Week 14 of the challenge is a talent that I have. This one is hard for me because I am not sure that I really have a specific talent. I guess lately my talent for grammar is really saving me at work, and out and about in the real world.

Week 15 is a little bit easier. This week is all about the reasons that I like spring. This is so easy for me. There are a lot of reasons that I love spring. I love that it stays lighter later. I feel less like a slave and hermit when I leave the library between classes and it is still light outside. I like that I can sit outside longer. I also love it when the weather starts to get warmer. Although California is in a massive drought, and it has been warm for the last two years, I like that the days are warm enough to allow me to sit in the backyard and work on my tan, it is warm enough at night for me to sleep with my window open, and when I am driving around, I can roll down the windows, open the sun roof, and not feel like a giant sweat ball when I finally reach my destination.  I like spring because flowers bloom. It also seems like people become a lot friendlier and a lot more willing to be nice around spring.

Well, most people anyway. Even my attempt to remain grateful has fallen short. I still have an “I hate the world” attitude, still want people to pull there heads out of their asses and give me what I need to be able to complete my paperwork. I wish that people understood the urgency of the situation, and were as worried about it as I am. I have less than 50 days to sort it out, and time is wasting. Hrrrrruuummmmpphhhh.

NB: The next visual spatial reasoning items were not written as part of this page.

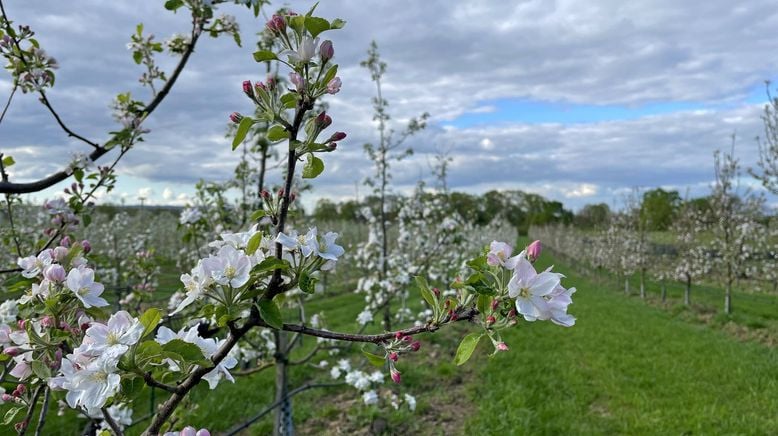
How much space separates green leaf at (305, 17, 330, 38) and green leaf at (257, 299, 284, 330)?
52 centimetres

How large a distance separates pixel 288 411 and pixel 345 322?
22.3 ft

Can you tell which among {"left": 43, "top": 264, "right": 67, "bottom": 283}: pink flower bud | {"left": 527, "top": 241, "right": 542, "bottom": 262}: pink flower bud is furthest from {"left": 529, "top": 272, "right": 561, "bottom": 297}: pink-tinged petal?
{"left": 43, "top": 264, "right": 67, "bottom": 283}: pink flower bud

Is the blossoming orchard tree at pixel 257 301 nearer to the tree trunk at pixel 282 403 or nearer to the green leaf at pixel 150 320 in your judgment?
the green leaf at pixel 150 320

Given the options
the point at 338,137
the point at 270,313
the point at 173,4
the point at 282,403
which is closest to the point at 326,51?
the point at 338,137

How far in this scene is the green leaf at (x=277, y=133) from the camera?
104 centimetres

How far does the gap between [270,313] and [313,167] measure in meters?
0.29

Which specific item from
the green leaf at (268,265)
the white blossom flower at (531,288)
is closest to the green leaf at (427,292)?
the white blossom flower at (531,288)

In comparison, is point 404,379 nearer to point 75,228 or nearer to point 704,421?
point 704,421

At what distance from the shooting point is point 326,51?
41.6 inches

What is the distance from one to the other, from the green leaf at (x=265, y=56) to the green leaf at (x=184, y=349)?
1.78 feet

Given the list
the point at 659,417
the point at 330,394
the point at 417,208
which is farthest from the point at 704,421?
the point at 417,208

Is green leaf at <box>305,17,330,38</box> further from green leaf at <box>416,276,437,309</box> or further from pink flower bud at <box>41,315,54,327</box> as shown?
pink flower bud at <box>41,315,54,327</box>

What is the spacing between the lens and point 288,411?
352 cm

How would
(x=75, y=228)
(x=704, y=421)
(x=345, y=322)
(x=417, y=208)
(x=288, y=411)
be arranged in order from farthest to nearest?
(x=345, y=322), (x=417, y=208), (x=704, y=421), (x=288, y=411), (x=75, y=228)
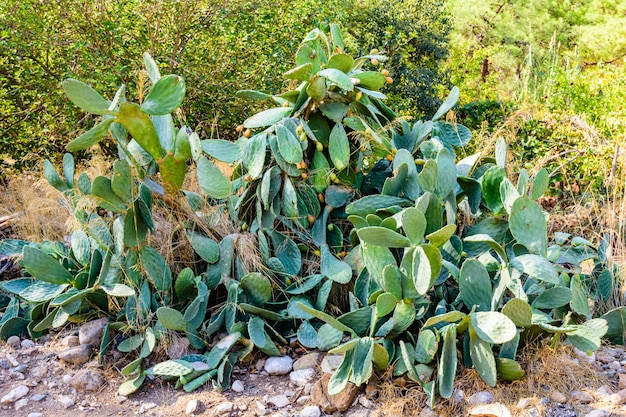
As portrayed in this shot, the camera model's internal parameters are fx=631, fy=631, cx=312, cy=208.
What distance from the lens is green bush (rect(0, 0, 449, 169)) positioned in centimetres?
454

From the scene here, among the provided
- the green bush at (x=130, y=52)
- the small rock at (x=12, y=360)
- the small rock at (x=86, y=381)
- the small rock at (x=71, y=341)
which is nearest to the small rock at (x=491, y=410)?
the small rock at (x=86, y=381)

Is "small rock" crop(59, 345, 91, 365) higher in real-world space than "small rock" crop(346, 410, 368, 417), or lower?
higher

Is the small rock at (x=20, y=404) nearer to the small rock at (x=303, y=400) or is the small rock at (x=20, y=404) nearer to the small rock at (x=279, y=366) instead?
the small rock at (x=279, y=366)

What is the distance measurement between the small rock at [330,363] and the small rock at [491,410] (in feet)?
1.67

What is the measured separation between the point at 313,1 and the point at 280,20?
1.01 ft

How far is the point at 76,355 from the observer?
2586mm

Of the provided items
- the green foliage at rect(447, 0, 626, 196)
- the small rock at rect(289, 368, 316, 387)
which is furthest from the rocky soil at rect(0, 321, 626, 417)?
the green foliage at rect(447, 0, 626, 196)

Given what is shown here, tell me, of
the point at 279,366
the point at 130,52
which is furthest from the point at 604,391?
the point at 130,52

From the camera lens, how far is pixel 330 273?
2580 mm

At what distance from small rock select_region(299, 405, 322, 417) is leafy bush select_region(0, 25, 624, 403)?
0.37 ft

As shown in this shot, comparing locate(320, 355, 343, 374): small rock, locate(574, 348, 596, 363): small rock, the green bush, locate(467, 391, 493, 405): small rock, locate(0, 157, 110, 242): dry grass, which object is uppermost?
the green bush

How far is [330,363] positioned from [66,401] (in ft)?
3.28

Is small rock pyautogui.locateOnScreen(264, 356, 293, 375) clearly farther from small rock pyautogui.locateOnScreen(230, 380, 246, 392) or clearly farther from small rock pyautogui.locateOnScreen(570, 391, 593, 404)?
small rock pyautogui.locateOnScreen(570, 391, 593, 404)

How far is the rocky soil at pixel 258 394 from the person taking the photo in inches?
84.0
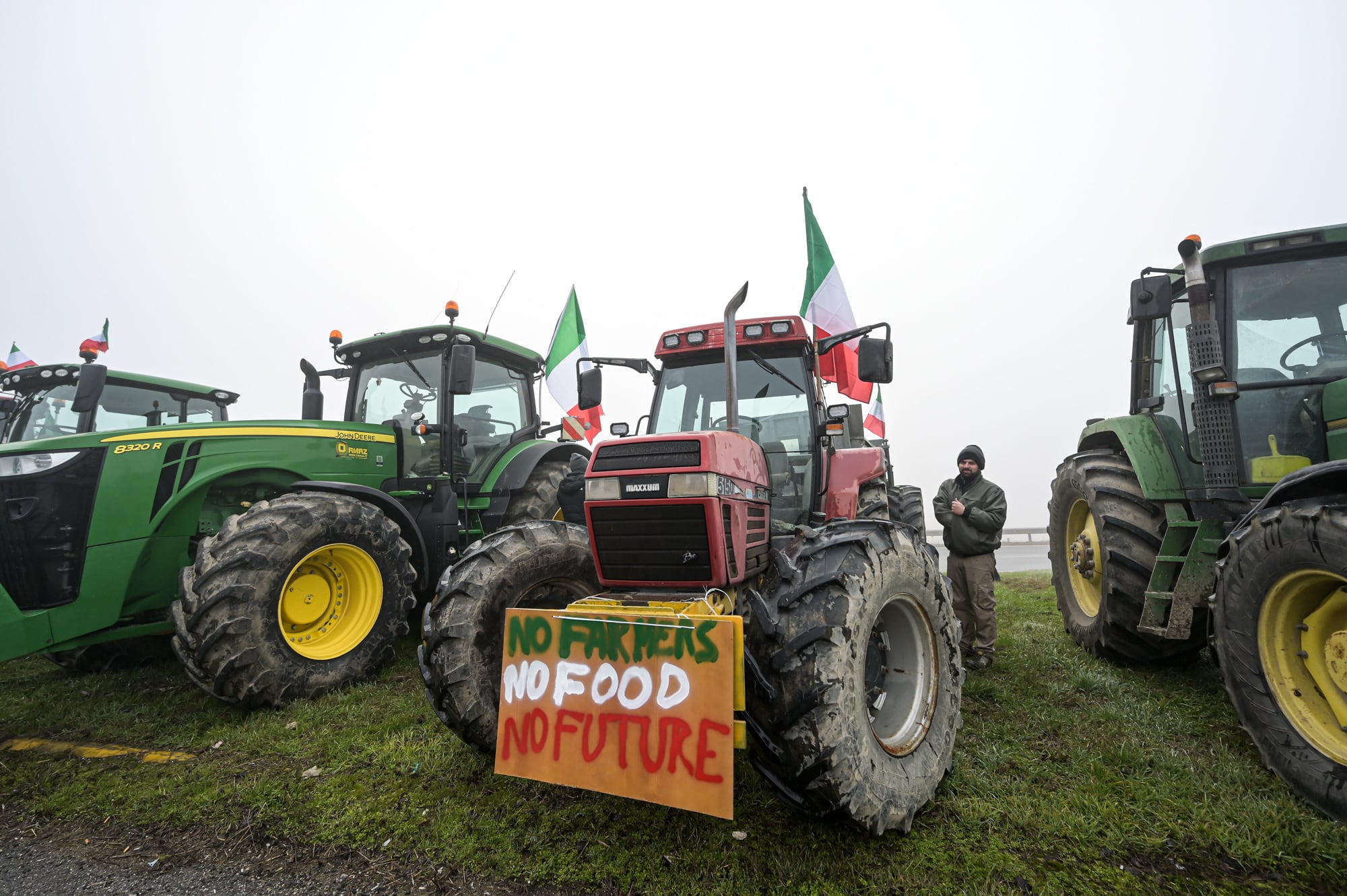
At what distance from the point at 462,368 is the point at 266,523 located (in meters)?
1.88

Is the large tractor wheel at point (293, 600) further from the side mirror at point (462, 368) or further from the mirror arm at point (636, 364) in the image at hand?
the mirror arm at point (636, 364)

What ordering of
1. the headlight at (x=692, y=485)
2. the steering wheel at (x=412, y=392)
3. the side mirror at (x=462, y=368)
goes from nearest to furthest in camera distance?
the headlight at (x=692, y=485), the side mirror at (x=462, y=368), the steering wheel at (x=412, y=392)

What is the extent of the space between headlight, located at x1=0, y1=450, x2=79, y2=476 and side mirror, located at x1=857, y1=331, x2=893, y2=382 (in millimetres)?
5108

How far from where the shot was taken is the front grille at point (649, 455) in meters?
2.92

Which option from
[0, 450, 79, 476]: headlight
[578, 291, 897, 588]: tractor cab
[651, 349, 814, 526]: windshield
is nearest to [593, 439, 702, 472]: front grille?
[578, 291, 897, 588]: tractor cab

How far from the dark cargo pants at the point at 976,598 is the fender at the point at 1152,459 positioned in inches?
45.7

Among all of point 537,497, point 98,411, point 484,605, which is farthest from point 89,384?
point 484,605

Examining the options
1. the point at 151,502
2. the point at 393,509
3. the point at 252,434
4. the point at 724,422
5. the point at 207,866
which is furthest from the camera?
the point at 393,509

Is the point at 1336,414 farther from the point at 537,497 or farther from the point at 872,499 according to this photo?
the point at 537,497

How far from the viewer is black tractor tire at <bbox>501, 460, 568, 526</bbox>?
6.15m

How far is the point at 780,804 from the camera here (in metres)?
2.87

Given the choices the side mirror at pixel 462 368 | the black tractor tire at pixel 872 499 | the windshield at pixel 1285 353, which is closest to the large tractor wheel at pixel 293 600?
the side mirror at pixel 462 368

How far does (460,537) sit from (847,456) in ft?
11.3

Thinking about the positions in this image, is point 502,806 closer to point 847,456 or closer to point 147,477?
point 847,456
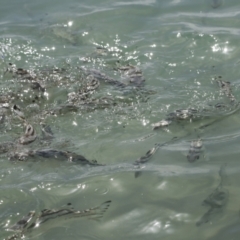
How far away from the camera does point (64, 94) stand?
7852 mm

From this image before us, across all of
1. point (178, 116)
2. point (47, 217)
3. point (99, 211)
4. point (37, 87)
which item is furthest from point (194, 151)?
point (37, 87)

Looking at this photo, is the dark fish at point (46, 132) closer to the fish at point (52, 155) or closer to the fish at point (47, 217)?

I also wish people would stop questioning my life choices. I am not leaving the United States to become a stripper crack whore. I’m leaving the US because I am much happier living in Scotland, and because I was offered the perfect position, and a chance to actually earn a PhD. People act like I am crazy, friends that I have had for years have stopped calling, and people act like I am being selfish for moving so far away from my family. Sometimes I swear it is like I told them that I want to drown babies and kick puppies for the rest of my life.

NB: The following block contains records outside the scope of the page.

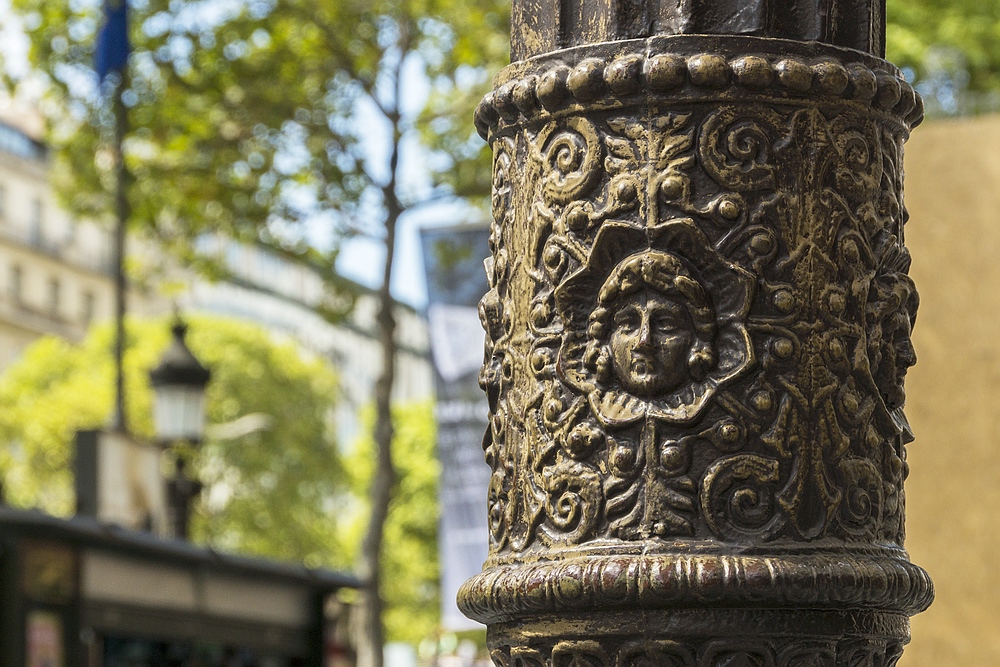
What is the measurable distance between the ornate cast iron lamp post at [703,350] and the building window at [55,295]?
238ft

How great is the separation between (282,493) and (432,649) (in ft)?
68.3

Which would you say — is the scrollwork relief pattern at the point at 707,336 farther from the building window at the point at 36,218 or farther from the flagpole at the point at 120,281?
the building window at the point at 36,218

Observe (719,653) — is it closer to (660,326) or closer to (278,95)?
(660,326)

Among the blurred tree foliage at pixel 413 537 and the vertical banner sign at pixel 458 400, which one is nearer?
the vertical banner sign at pixel 458 400

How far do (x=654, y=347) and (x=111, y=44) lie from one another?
16.1m

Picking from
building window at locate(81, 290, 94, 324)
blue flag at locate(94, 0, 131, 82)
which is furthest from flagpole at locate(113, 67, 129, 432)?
building window at locate(81, 290, 94, 324)

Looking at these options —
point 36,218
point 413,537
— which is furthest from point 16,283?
point 413,537

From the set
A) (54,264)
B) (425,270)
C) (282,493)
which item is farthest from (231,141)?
(54,264)

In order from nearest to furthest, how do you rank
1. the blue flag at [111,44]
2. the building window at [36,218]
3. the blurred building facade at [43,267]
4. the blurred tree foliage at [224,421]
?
the blue flag at [111,44] → the blurred tree foliage at [224,421] → the blurred building facade at [43,267] → the building window at [36,218]

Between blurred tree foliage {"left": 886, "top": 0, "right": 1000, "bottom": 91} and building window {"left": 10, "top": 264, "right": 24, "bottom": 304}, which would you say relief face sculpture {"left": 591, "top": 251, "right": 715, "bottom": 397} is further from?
building window {"left": 10, "top": 264, "right": 24, "bottom": 304}

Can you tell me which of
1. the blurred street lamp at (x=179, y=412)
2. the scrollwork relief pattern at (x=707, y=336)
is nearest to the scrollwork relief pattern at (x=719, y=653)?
the scrollwork relief pattern at (x=707, y=336)

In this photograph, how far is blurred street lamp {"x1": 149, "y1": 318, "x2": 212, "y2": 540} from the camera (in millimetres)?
13695

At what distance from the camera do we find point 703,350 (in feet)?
7.15

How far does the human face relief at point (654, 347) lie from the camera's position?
86.2 inches
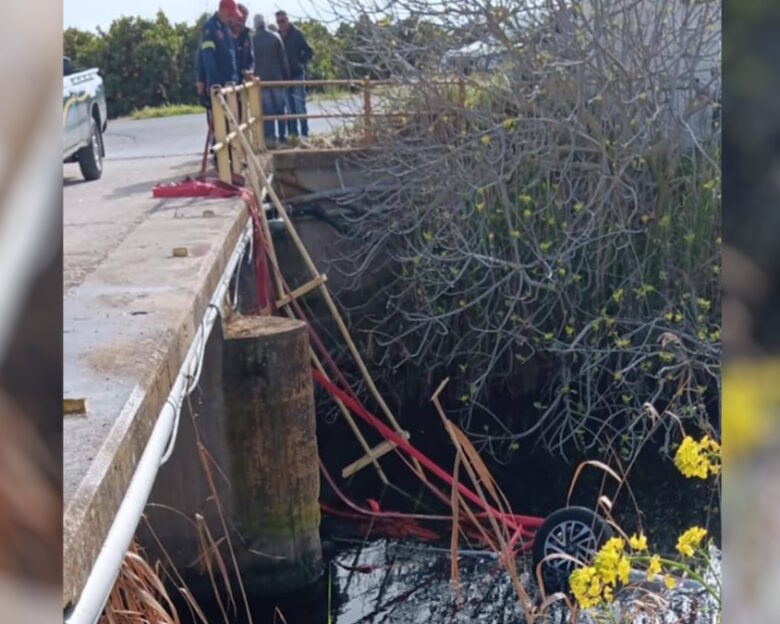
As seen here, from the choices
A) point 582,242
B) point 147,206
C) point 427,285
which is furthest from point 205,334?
point 427,285

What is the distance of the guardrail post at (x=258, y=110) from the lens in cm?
1283

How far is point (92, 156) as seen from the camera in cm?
1315

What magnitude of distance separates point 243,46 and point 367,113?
1690 mm

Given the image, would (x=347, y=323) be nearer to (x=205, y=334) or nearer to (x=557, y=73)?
(x=557, y=73)

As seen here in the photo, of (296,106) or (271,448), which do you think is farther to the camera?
(296,106)

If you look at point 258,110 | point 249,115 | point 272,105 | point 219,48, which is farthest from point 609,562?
point 272,105

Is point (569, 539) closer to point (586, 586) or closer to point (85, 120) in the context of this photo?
point (586, 586)

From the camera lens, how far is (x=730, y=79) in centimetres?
86

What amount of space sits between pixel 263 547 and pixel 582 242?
3874mm

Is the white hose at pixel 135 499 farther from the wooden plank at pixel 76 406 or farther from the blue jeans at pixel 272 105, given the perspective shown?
the blue jeans at pixel 272 105

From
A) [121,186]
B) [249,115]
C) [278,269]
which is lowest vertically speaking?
[278,269]

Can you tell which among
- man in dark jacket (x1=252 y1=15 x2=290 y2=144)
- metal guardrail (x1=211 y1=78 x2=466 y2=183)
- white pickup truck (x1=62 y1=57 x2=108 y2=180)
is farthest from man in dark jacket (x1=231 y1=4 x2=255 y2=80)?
white pickup truck (x1=62 y1=57 x2=108 y2=180)

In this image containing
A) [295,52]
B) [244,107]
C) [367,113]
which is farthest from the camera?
[295,52]

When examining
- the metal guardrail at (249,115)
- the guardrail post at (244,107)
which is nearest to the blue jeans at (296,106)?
the metal guardrail at (249,115)
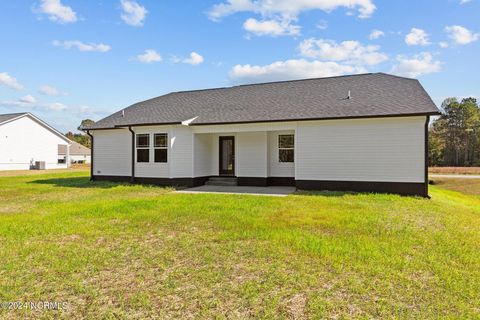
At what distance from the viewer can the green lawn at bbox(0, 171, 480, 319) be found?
320 centimetres

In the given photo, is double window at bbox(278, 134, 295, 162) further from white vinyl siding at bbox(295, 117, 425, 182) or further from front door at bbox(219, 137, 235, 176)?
front door at bbox(219, 137, 235, 176)

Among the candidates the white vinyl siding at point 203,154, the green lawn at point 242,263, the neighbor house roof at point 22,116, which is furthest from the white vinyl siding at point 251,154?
the neighbor house roof at point 22,116

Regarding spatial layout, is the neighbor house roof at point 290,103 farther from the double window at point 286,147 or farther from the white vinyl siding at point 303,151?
the double window at point 286,147

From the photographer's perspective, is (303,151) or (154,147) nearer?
(303,151)

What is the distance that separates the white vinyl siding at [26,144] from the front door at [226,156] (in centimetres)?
2624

This should not bother me. My friends who are in the UK are excited for me to come back, and have bent over backwards to help me. My immediate family has no problem with my choice to officially become an expat, and those of my friends that I really care about and love already know that they have an open invitation to come stay and see the sites. Some of them have already talked about coming to see me and bringing their dogs for a romp around my fair city. Deep down I know that I have made the right decision, and I know that I will be a lot happier with work, school, life in general. California did me dirty for the last two years, and it is time that we break up for good this time.